Through tracing Discogs lineup connections to Chinchilla, I recently stumbled onto Seattle alt.-rock outfit Guest Directors. They've issued a bunch of EPs dating back to 2016, but just released their debut full-length late last month. The group seems to sort of boil their sound down to "bluesy, dreamy, shreddy, psychedelic"; which is interesting in that it does accurately indicate that there are a lot of different influences factoring in here, but perhaps ever-so-slightly misleading in the sense that it's not the type of callout I would see and think, "Ooh, I need to check this out!" I do, however, quite enjoy all of the band's output to date. I'm likely poorly-versed in where they're coming from musically, so all I can do is attempt to describe what I hear as an intriguing lesson in contrasts—whether that be the two singers, jangly/bendy chords and driving rhythms, bright shimmer with occasional twang or some fuzzed-out noisiness, memorable energy and relaxed atmospheres, or tonalities that sway from slightly uplifting to slower and more somber. Good stuff.
I've actually had a few different sources hit me up about the debut full-length from Washington, D.C.'s Skymender in recent weeks, and coincidentally it's quite a good fit to follow Guest Directors herein. Self-described as "shoegaze-adjacent," the quintet does indeed possess 'gaze-like characteristics, and not to the point of what I would truly call shoegaze. Fuzzy chords and textures create a dense base for shimmery melodies and dreamy dual vocals mixed barely ahead of the instruments—engineered and mixed by J. Robbins, you know it sounds quite nice. The compositions are a little more mid-paced and subtly energetic than most of this niche, too, which I appreciate very much as it not only separates their take from the herd, but is simply more enjoyable to listen to than a wide swath of comparable artists who can tend to be overly reliant on borderline dull pacing. Nicely done.
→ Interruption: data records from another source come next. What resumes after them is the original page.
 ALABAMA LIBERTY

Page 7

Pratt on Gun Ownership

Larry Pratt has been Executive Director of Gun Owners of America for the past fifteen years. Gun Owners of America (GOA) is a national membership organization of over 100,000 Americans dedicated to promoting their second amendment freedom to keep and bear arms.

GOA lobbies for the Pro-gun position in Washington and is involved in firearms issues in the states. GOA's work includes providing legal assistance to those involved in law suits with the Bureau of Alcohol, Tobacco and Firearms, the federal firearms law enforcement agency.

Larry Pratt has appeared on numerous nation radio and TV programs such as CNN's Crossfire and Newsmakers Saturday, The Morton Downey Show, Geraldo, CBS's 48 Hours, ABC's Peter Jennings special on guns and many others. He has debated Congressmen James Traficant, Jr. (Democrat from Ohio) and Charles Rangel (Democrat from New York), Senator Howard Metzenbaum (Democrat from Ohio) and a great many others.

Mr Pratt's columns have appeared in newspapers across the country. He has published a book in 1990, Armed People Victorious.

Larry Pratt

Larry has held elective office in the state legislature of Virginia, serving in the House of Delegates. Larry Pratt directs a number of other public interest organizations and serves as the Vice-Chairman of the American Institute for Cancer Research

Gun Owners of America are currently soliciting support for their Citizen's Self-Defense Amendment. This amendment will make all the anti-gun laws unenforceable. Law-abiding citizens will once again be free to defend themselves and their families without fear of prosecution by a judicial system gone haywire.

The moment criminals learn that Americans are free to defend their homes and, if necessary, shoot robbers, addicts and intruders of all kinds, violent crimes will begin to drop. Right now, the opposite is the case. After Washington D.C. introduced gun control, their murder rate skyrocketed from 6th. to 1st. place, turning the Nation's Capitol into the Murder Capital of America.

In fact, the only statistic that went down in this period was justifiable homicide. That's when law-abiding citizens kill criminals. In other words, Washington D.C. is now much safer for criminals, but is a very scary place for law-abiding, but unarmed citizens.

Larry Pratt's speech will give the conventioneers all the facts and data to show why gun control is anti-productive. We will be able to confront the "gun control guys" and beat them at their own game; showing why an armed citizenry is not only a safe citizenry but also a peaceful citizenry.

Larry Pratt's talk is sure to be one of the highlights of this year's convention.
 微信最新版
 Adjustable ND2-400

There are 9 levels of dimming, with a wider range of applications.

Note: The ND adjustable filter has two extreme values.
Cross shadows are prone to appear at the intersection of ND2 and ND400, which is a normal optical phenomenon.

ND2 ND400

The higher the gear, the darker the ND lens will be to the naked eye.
If and Only is available on pro CD-R (100 copies) from the always cool Handstand Records, and transparent orange vinyl (368 copies) through Steadfast Records. (Handstand also has the vinyl for sale, while Steadfast has a few copies of the CD.) Head to Bandcamp for your digital needs. If you prefer to listen to your "shoegaze-adjacent" tunes on a "music-adjacent" platform, find the album on Spotify, Apple Music, and so on.